In essence, CCPA is not impeding a company’s ability to use, analyze, or monetize data. CCPA is enforcing that data is de-identified or aggregated, and done so to the standards that its legislation requires.

Our research found that 60% of datasets believed, by companies, to be de-identified, had a high re-identification risk. There are three methods to reduce the possibility of re-identification: 

  • Use state-of-the-art de-identification methods
  • Assess for the likelihood of re-identification
  • Implement controls, so data required for secondary purposes is CCPA compliant

Read more about these effective privacy automation methods in our blog, The business Incentives to Automate Privacy Compliance under CCPA.

Manual Methods of De-Identification Are Tools of The Past

A standard of compliance within CCPA legislation involves identifying which methods of de-identification leaves consumer data susceptible to re-identification. The manual way, which is extremely common, can leave room for re-identification. By doing so, companies are making themselves vulnerable to CCPA.

Protecting data to a company’s best abilities is achievable through techniques such as k-anonymity and differential privacy. However, applying manual methods is impractical for meeting the 30-day gracing period CCPA provides or in achieving high-quality data protection.

Understanding CCPA ensures that data is adequately de-identification and has removed risk, all while meeting all legal specifications.

Achieving CCPA regulations means ditching first-generation approaches to de-identification, and adopting privacy automation defers the possibility of re-identification. Using privacy automation as a method to protect and utilize consumer’s data is necessary for successfully maneuvering the new CCPA era. 

The solution of privacy automation ensures not only that user data is correctly de-identified, but that it maintains a high data quality. 

CryptoNumerics as the Privacy Automation Solution

Despite CCPA’s strict guidelines, the benefits of using analytics for data science and monetization are incredibly high.
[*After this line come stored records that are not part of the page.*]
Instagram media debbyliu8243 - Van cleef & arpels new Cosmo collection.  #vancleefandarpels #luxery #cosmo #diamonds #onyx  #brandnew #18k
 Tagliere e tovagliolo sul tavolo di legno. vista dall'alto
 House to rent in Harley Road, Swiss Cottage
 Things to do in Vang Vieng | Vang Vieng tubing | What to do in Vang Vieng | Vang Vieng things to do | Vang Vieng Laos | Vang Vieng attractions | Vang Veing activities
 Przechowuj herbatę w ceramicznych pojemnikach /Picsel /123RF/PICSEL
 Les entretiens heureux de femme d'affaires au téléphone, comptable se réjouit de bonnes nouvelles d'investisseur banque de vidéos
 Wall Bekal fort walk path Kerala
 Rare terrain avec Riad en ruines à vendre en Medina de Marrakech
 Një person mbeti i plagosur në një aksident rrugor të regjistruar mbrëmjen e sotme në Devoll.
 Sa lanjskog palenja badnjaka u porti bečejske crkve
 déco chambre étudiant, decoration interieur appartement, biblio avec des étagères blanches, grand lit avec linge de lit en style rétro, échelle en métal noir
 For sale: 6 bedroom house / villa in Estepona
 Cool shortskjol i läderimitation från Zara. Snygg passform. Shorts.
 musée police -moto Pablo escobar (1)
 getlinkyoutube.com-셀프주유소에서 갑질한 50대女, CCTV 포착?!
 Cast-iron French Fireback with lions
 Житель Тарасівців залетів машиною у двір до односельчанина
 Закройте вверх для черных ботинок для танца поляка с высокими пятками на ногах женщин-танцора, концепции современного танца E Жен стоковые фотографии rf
Therefore, reducing efforts to utilize data is a disservice to a company’s success.

Complying with CCPA legislation means determining which methods of de-identification leave consumer data susceptible to re-identification. Manual approach methods of de-identification including masking, or tokenization, leave room for improper anonymization. 

Here, Privacy Automation becomes necessary for an organization’s analytical tactics. 

Privacy automation abides CCPA while benefiting tools of data science and analytics. If a user’s data is de-identified to CCPA’s standards, conducting data analysis remains possible. 

Privacy automation revolves around assessment, quantification, and assurance of data. Simultaneously, a privacy automation tool measures the risk of re-identification, applying data privacy protection techniques, and providing audit reports. 

A study by PossibleNow indicated that 45% of companies are in the process of preparing, but had not expected to be compliant by the CCPA’s implementation date. Putting together a privacy automation tool to better process data and prepare for the new legislation is critical in a companies success with the CCPA. Privacy automation products such as CN-Protect allow companies to succeed in data protection while benefiting from the data’s analytics. (Learn more about CN-Protect)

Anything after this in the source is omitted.